Source data
※ ※ ※

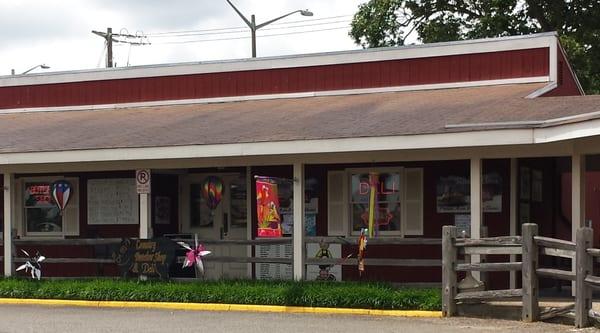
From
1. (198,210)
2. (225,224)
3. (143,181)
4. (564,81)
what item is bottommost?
(225,224)

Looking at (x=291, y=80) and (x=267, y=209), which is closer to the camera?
(x=267, y=209)

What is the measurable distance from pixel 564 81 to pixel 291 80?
17.4 feet

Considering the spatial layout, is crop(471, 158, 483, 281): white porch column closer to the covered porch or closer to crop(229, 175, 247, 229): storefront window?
the covered porch

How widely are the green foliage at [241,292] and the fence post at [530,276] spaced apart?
4.56 ft

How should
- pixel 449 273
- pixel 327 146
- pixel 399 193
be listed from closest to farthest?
pixel 449 273
pixel 327 146
pixel 399 193

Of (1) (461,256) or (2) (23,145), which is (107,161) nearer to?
(2) (23,145)

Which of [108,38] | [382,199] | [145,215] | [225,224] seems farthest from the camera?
[108,38]

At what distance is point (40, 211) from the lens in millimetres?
17000

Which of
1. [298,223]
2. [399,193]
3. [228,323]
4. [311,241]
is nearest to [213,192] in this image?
[298,223]

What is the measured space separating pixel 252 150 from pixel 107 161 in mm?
2700

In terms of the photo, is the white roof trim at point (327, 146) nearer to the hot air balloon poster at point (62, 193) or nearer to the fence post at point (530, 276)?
the fence post at point (530, 276)

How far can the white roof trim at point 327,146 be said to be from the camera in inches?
432

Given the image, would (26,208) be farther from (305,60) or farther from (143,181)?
(305,60)

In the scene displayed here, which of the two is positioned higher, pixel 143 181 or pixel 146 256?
pixel 143 181
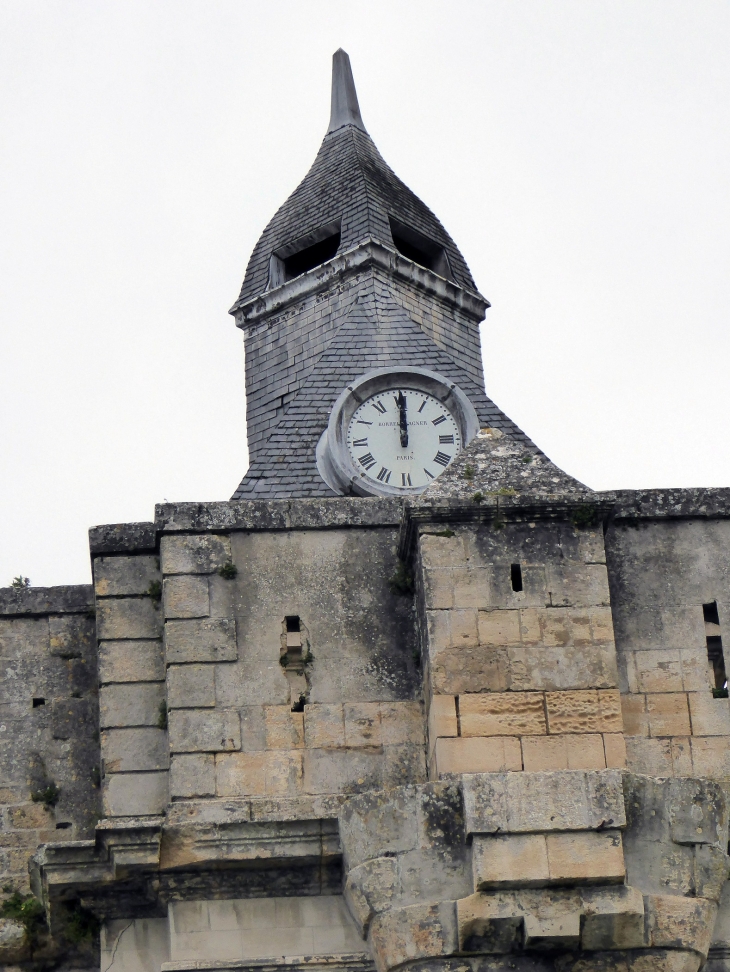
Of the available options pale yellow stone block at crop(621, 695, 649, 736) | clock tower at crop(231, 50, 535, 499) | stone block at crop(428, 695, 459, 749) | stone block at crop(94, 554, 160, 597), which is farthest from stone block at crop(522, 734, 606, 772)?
clock tower at crop(231, 50, 535, 499)

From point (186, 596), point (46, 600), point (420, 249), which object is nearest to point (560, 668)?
point (186, 596)

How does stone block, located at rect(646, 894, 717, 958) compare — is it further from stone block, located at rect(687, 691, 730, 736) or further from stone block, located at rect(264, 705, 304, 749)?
stone block, located at rect(264, 705, 304, 749)

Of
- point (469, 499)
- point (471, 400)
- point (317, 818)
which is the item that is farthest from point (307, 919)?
point (471, 400)

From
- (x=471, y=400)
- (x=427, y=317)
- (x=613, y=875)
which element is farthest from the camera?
(x=427, y=317)

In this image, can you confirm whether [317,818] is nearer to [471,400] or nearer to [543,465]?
[543,465]

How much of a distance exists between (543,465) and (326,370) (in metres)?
6.13

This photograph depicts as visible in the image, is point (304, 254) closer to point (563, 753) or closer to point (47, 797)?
point (47, 797)

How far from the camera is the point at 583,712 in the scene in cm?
1159

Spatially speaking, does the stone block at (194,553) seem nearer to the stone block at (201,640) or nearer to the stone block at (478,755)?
the stone block at (201,640)

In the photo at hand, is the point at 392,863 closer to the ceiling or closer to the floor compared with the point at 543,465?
closer to the floor

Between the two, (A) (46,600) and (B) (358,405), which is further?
(B) (358,405)

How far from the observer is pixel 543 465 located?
1259 cm

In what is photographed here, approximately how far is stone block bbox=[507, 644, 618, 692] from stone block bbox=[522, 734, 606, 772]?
0.31 metres

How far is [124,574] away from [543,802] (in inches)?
127
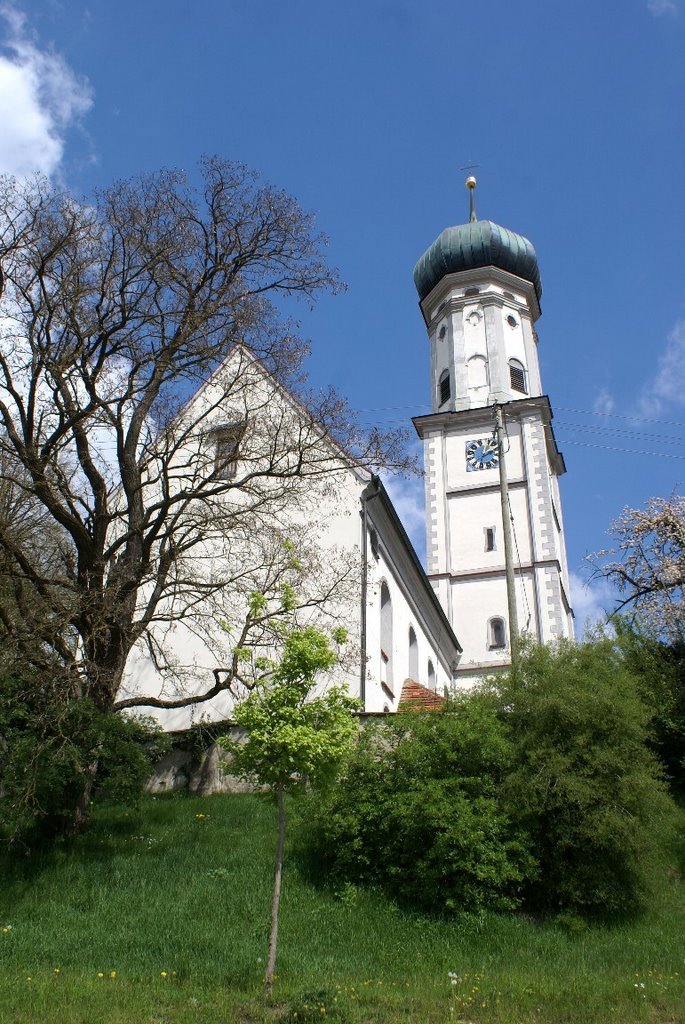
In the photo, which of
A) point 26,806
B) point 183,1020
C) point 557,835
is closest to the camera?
point 183,1020

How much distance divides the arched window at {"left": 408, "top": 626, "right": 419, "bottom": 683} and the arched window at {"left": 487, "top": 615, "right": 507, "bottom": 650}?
882 centimetres

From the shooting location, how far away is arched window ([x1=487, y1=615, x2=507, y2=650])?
3538 cm

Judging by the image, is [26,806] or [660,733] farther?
[660,733]

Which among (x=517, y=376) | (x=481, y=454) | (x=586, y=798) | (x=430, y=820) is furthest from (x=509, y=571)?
(x=517, y=376)

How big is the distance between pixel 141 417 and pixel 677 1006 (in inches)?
467

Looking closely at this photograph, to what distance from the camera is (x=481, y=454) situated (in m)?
39.1

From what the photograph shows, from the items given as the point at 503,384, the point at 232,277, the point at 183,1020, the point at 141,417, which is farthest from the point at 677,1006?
the point at 503,384

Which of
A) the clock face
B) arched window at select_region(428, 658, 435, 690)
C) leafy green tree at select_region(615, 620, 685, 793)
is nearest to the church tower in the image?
the clock face

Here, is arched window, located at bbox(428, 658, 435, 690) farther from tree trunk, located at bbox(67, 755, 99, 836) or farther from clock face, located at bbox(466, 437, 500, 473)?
tree trunk, located at bbox(67, 755, 99, 836)

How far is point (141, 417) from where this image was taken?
1681 cm

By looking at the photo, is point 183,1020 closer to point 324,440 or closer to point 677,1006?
point 677,1006

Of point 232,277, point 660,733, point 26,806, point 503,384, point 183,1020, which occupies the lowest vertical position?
point 183,1020

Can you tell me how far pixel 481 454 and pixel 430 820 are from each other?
26.9 meters

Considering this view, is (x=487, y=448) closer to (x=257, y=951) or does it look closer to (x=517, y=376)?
(x=517, y=376)
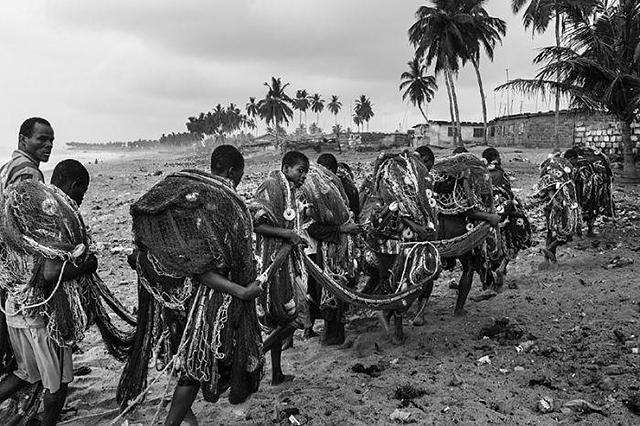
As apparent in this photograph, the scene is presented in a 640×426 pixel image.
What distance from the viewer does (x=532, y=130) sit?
34.4 meters

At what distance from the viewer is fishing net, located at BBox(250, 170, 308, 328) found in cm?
413

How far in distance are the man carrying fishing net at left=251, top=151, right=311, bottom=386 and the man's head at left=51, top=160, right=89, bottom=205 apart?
1296 mm

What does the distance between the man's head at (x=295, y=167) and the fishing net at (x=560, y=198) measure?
538 centimetres

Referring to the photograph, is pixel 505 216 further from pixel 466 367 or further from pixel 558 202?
pixel 466 367

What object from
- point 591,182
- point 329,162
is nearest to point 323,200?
point 329,162

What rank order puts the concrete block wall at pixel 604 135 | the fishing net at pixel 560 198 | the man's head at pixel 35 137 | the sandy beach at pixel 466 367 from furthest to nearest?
1. the concrete block wall at pixel 604 135
2. the fishing net at pixel 560 198
3. the sandy beach at pixel 466 367
4. the man's head at pixel 35 137

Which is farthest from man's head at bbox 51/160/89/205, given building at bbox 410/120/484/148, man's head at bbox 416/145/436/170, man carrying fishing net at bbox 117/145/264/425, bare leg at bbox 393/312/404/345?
building at bbox 410/120/484/148

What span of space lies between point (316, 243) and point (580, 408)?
8.74ft

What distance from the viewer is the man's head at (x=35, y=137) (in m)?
3.39

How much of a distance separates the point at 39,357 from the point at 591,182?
924 cm

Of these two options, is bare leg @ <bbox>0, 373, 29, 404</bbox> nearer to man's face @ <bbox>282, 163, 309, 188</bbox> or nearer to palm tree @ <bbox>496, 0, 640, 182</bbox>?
man's face @ <bbox>282, 163, 309, 188</bbox>

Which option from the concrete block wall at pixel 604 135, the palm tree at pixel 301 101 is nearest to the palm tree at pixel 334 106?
the palm tree at pixel 301 101

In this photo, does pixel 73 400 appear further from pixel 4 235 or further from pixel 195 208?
pixel 195 208

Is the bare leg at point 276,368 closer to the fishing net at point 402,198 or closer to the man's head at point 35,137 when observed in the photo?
the fishing net at point 402,198
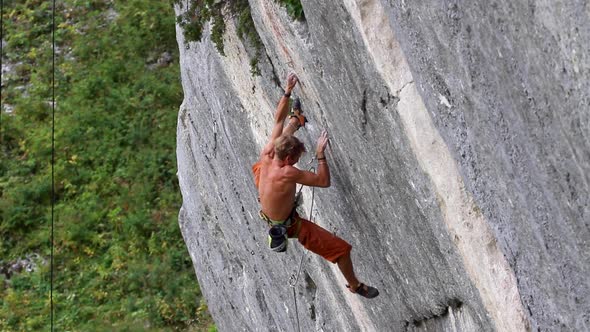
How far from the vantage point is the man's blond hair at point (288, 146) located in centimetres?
774

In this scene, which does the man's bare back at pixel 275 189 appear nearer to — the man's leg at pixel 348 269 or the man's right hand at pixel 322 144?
the man's right hand at pixel 322 144

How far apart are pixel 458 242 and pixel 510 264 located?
0.80m

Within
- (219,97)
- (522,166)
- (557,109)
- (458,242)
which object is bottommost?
(219,97)

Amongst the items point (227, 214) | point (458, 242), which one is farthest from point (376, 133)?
point (227, 214)

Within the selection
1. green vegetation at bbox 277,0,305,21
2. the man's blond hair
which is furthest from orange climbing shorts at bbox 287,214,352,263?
green vegetation at bbox 277,0,305,21

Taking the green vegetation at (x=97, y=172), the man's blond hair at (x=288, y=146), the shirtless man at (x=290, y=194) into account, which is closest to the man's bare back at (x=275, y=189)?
the shirtless man at (x=290, y=194)

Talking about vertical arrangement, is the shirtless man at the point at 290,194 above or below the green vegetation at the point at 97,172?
above

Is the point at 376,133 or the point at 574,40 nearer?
the point at 574,40

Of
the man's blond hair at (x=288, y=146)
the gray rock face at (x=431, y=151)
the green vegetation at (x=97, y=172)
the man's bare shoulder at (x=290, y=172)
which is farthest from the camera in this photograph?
the green vegetation at (x=97, y=172)

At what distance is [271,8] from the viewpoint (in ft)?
27.7

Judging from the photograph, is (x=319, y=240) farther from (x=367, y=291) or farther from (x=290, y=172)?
(x=290, y=172)

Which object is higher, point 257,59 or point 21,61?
point 257,59

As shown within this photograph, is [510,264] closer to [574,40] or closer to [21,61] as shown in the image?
[574,40]

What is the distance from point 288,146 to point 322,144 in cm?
42
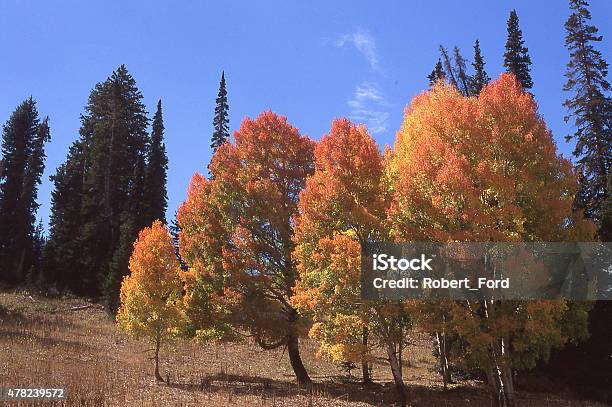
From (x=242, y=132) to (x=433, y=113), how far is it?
10.6 meters

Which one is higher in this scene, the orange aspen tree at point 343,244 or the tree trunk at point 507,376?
the orange aspen tree at point 343,244

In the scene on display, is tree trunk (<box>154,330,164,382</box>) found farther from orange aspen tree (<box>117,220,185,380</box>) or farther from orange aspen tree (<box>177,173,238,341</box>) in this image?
orange aspen tree (<box>177,173,238,341</box>)

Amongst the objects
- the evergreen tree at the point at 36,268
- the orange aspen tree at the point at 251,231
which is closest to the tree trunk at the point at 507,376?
the orange aspen tree at the point at 251,231

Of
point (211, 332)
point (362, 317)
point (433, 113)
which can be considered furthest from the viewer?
point (211, 332)

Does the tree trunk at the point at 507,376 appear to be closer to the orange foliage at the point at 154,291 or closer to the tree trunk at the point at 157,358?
the orange foliage at the point at 154,291

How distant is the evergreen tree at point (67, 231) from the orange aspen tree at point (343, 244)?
116ft

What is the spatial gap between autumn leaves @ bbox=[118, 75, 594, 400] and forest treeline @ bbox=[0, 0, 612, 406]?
7 cm

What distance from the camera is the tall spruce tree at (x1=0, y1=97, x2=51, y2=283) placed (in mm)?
53188

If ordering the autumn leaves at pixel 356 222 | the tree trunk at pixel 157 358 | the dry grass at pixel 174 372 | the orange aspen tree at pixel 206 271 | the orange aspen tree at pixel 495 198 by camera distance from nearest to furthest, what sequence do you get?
the orange aspen tree at pixel 495 198 → the autumn leaves at pixel 356 222 → the dry grass at pixel 174 372 → the tree trunk at pixel 157 358 → the orange aspen tree at pixel 206 271

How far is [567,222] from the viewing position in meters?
19.7

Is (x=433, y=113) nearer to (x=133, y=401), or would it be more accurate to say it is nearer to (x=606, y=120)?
(x=133, y=401)

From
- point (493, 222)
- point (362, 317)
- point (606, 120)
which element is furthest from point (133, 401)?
point (606, 120)

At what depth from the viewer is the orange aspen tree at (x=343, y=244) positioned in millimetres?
19094

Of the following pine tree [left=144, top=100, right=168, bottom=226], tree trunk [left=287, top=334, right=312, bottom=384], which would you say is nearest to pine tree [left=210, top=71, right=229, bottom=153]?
pine tree [left=144, top=100, right=168, bottom=226]
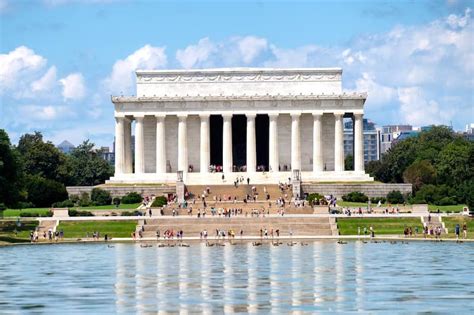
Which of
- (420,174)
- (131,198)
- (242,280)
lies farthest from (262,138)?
(242,280)

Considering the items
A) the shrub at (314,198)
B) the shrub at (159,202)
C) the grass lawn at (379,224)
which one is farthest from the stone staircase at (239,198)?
the grass lawn at (379,224)

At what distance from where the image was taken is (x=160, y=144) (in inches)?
5571

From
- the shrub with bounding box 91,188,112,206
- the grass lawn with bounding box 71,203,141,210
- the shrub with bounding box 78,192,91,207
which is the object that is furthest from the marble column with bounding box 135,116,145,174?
the grass lawn with bounding box 71,203,141,210

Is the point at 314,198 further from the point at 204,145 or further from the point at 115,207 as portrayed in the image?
the point at 204,145

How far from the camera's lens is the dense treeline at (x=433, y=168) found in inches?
4975

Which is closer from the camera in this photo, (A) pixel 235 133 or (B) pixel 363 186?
(B) pixel 363 186

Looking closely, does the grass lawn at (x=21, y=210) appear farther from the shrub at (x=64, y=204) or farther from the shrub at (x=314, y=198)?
the shrub at (x=314, y=198)

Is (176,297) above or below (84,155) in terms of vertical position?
below

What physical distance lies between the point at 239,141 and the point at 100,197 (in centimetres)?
2450

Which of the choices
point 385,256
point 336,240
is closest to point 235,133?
point 336,240

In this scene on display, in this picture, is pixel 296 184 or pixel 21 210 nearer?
pixel 21 210

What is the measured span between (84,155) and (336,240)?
9489cm

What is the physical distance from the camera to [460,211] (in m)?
113

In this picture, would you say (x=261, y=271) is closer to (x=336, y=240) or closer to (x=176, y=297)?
(x=176, y=297)
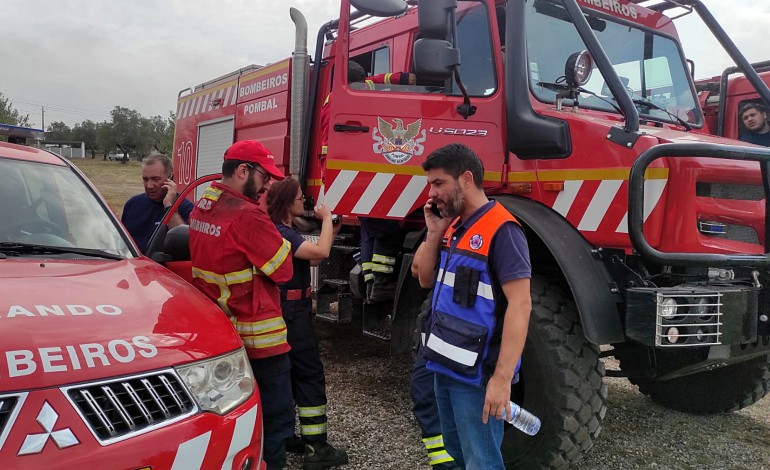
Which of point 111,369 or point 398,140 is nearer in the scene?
point 111,369

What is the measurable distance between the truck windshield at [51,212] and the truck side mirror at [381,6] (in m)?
1.73

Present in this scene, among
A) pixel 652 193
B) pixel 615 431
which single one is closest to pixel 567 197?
pixel 652 193

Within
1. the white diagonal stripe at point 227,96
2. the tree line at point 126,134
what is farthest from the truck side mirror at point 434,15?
the tree line at point 126,134

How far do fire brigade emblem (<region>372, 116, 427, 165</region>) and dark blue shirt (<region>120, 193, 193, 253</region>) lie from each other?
160 cm

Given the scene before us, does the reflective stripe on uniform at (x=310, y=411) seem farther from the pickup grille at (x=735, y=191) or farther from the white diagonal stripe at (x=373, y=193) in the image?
the pickup grille at (x=735, y=191)

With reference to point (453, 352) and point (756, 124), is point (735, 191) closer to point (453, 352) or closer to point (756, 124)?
point (756, 124)

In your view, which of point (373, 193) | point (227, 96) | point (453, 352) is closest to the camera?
point (453, 352)

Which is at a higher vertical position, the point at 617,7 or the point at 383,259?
the point at 617,7

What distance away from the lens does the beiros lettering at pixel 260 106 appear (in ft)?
16.7

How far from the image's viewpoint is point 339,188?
12.2 feet

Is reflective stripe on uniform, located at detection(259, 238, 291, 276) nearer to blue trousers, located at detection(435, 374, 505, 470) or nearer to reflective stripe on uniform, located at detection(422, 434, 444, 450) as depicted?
blue trousers, located at detection(435, 374, 505, 470)

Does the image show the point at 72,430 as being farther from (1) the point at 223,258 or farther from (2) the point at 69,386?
(1) the point at 223,258

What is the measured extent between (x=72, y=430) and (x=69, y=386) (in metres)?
0.12

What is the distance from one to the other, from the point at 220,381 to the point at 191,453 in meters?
0.30
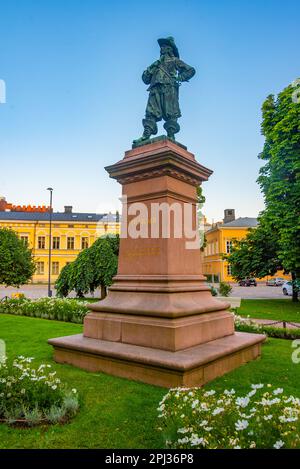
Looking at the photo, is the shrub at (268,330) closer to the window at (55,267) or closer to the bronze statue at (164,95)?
the bronze statue at (164,95)

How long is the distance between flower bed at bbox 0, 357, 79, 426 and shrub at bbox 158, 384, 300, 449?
4.00 feet

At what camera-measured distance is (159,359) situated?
454cm

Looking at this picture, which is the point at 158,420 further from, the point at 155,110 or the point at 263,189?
the point at 263,189

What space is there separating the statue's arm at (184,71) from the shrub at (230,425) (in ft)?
21.6

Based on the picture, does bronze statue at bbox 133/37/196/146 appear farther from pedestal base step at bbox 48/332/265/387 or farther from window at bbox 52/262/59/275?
window at bbox 52/262/59/275

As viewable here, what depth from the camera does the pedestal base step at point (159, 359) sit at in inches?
175

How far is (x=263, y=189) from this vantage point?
69.6 feet

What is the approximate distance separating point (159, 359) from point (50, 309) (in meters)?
9.94

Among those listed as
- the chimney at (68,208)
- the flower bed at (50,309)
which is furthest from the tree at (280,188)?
the chimney at (68,208)

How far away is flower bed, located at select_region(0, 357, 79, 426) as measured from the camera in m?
3.57

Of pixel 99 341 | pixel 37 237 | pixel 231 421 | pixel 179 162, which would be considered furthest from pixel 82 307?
pixel 37 237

※ ※ ※

» Exercise
Reproduce exactly the line containing "What space is" and every line after it through the end of the records above, and nothing else.

» Task response
What space is there separating the statue's arm at (184,71) from the shrub at (230,425) (in ft)?
21.6

Based on the picture, does bronze statue at bbox 133/37/196/146 appear farther from pedestal base step at bbox 48/332/265/387 or farther from window at bbox 52/262/59/275?
window at bbox 52/262/59/275

As viewable here, what depth from the camera does the pedestal base step at point (159, 359) sit at in inches?
175

How far is (x=263, y=189) from this vantage point?
69.6 feet

What is the approximate distance separating point (159, 359) from point (50, 309) (in meters)?
9.94

Among those listed as
- the chimney at (68,208)
- the flower bed at (50,309)
which is furthest from the tree at (280,188)?
the chimney at (68,208)

How far away is flower bed, located at select_region(0, 357, 79, 426) as measured from the camera in m?
3.57

Of pixel 99 341 | pixel 37 237 | pixel 231 421 | pixel 179 162, which would be considered furthest from pixel 82 307?
pixel 37 237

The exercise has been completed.